The Illiopolis site produces 200 million pounds of specialty PVC for vinyl flooring and other uses, as well as 200 million pounds of commodity-grade PVC. The commodity-grade capacity has been idled since early 2001 because of weak demand.
The proposed deal comes three months after Geismar, La.-based Borden, which entered bankruptcy in April 2001, sold it Addis, La., PVC site to Shintech Inc. of Houston. Borden's only remaining manufacturing site is its PVC/vinyl chloride monomer plant in Geismar. Creditors have asked a U.S. Bankruptcy Court to close that plant to stem Borden's losses.

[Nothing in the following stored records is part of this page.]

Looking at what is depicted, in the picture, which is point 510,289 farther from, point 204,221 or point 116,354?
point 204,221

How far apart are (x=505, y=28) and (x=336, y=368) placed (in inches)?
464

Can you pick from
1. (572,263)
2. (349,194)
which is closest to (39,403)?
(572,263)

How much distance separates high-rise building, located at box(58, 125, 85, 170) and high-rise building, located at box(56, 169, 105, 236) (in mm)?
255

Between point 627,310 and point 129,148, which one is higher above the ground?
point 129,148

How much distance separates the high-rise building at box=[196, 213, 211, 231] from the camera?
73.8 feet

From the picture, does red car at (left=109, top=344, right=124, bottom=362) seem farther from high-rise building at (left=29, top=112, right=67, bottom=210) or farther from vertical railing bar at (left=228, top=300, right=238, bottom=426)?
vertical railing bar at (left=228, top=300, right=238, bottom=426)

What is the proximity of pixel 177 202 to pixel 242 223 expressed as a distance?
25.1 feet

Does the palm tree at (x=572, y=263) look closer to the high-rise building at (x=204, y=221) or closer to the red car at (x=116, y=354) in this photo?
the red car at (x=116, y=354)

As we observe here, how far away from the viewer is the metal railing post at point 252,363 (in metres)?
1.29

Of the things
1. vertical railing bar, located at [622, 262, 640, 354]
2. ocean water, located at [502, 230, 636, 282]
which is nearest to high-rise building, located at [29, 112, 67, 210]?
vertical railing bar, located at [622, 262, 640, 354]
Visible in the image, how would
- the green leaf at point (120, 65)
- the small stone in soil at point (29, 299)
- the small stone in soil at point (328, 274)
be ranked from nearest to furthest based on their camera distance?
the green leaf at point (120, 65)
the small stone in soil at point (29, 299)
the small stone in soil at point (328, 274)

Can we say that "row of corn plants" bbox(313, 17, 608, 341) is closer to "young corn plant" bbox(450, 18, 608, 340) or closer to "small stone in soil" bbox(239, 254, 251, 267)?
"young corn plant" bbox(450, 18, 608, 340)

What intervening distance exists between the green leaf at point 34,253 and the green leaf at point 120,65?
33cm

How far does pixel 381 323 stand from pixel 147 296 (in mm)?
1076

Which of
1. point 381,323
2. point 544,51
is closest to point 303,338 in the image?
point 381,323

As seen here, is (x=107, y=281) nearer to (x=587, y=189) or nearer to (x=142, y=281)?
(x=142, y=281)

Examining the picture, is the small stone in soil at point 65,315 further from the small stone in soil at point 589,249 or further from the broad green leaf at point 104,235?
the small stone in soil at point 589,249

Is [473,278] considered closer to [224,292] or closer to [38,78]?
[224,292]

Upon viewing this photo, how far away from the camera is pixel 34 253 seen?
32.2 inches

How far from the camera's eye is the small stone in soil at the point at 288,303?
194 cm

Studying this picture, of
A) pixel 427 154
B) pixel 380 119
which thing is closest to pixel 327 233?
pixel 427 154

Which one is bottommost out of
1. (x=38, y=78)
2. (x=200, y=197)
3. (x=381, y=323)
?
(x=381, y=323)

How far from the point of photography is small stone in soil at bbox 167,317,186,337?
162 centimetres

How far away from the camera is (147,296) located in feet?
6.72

Formosa Executive Vice President C. L. Tseng said the deal will allow Livingston, N.J.-based Formosa to ``deliver more competitive products to the PVC market.''
The pending sale ``is good news for Illiopolis customers, suppliers and employees,'' according to Mark Schneider, Borden's president and chief executive officer. The Illiopolis site, which employs 200, ``is poised to take advantage of the eventual recovery in the PVC industry, a fact recognized by [Formosa],'' Schneider said.
Competing bids for the Illiopolis site may be submitted until March 21.
If no other bids are received, a hearing for court approval will take place March 27.
If approved, the move will increase Formosa's share of North American PVC production to about 18 percent, keeping it in third place behind Shintech and Oxy Vinyls LP of Dallas.
Formosa's PVC production sites are in Point Comfort, Texas; Baton Rouge, La.; and Delaware City, Del.